Se déroulant en 1984, la série permet de se replonger dans des années fastes, visuellement et musicalement parlant, et de séduire, sans doute dans le même mouvement, de nombreux ados et jeunes adultes auxquels l’époque offrira une piqûre de rappel télévisuelle. Très bavarde et autocentrée dans son prologue, il faudra voir ce que réservent les prochains épisodes qui semblent, pour le moment, assez éloignés de leur modèle affirmé. (Extrait et détails dans notre précédente note).

2-Broke-Girls.jpgEnfin, par opposition, 2 broke girls** (CBS) est la seule véritable comédie de cet éventail.
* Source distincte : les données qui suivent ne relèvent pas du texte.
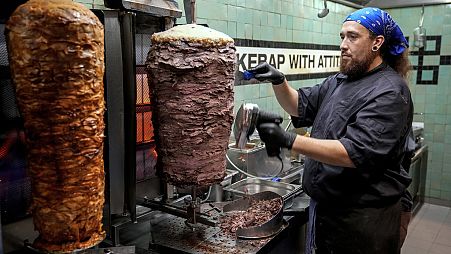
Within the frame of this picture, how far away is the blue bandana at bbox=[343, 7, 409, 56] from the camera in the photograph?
2.11 metres

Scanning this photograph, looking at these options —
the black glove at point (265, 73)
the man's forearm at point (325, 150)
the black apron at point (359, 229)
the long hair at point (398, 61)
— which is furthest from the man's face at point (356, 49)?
the black apron at point (359, 229)

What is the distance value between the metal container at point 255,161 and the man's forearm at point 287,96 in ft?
1.26

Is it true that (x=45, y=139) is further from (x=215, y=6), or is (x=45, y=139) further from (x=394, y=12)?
(x=394, y=12)

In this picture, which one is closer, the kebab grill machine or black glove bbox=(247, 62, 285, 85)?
the kebab grill machine

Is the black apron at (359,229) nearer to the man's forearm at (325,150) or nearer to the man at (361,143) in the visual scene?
the man at (361,143)

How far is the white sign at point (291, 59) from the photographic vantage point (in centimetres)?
323

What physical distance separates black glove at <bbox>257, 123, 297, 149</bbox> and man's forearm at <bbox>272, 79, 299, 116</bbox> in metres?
0.66

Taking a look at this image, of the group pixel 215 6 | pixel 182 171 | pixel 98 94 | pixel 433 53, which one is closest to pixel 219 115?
pixel 182 171

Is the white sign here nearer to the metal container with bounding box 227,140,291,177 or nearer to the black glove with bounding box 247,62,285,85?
the metal container with bounding box 227,140,291,177

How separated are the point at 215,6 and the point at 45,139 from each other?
1.98 metres

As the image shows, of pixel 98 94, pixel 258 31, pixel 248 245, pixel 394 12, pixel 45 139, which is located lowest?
pixel 248 245

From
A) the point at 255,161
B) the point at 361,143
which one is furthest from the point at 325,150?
the point at 255,161

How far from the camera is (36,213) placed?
1216 mm

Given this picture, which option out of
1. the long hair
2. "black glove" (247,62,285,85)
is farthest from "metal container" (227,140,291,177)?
the long hair
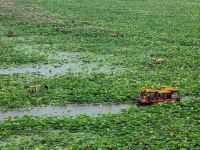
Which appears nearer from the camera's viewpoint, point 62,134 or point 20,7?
point 62,134

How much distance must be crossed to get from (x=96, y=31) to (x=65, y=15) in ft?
28.2

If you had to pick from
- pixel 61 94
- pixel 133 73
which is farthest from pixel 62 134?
pixel 133 73

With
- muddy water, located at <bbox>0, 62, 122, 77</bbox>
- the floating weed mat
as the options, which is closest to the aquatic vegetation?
muddy water, located at <bbox>0, 62, 122, 77</bbox>

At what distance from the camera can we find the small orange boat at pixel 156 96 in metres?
16.7

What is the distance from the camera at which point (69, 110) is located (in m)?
16.5

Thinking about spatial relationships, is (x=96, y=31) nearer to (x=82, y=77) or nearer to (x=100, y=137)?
(x=82, y=77)

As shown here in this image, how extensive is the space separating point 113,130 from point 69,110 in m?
2.84

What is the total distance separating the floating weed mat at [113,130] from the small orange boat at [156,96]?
504 millimetres

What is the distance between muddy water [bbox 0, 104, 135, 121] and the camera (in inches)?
632

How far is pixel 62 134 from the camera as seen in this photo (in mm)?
13891

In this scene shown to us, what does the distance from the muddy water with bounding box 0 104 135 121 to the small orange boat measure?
0.54 metres

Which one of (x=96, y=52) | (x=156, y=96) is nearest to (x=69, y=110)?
(x=156, y=96)

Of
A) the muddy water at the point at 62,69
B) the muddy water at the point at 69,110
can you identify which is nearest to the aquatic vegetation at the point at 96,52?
the muddy water at the point at 62,69

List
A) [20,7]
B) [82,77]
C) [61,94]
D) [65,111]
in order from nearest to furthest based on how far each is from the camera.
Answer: [65,111] < [61,94] < [82,77] < [20,7]
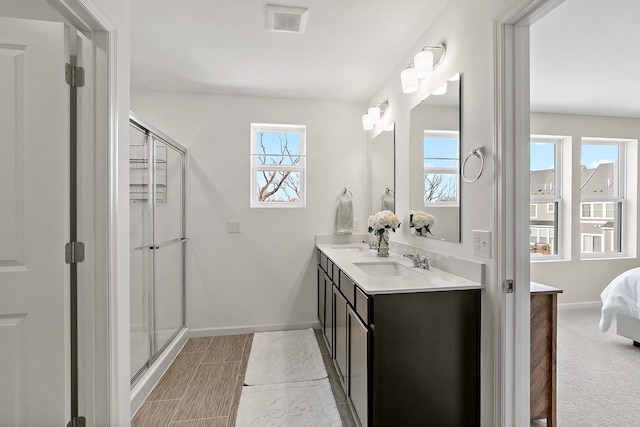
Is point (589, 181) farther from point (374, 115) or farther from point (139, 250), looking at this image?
point (139, 250)

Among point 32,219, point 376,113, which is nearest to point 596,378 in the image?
point 376,113

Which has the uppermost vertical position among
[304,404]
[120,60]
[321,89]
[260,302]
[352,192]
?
[321,89]

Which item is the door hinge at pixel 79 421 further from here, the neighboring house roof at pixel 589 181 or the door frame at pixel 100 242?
the neighboring house roof at pixel 589 181

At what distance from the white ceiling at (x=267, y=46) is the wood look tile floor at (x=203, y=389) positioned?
2.45m

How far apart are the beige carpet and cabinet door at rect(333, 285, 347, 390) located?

Signée Michael Patrick King et Whitney Cummings, cette série met en scène deux serveuses que tout oppose, en apparence, mais qui tentent de prendre un nouveau départ commun dans la vie. Son sous-titre pourrait être «Jeunes et fauchées» – la brune incarnant une «guerrière» qui ne s’en laisse pas compter et la blonde, une riche héritière récemment mise sur la paille par le fisc, pour cause d’escroquerie paternelle.
Cette thématique (nouveau départ, nouveaux espoirs) permet de clore ce petit tour d’horizons des nouvelles filles des séries, de leur survie et de leur combat dans la city. Un monde riche en fêlures et en éclats qui mérite d’être exploré.
KT

* le site officiel de la série « Girls »

mise à jour (10.01.2014): HBO vient d’annoncer le renouvellement de la série Girls de Lena Dunham, pour une 4e saison, avant même d’avoir entamé la diffusion de la saison 3, attendue ce 12 janvier.

mise à jour (08.02.2015): Sarah Jessica Parker (ex- Sex and the city) va fêter son retour en télévision aux côtés de Molly Shannon (Saturday Night Live) dans la nouvelle série « Divorce » produite par HBO.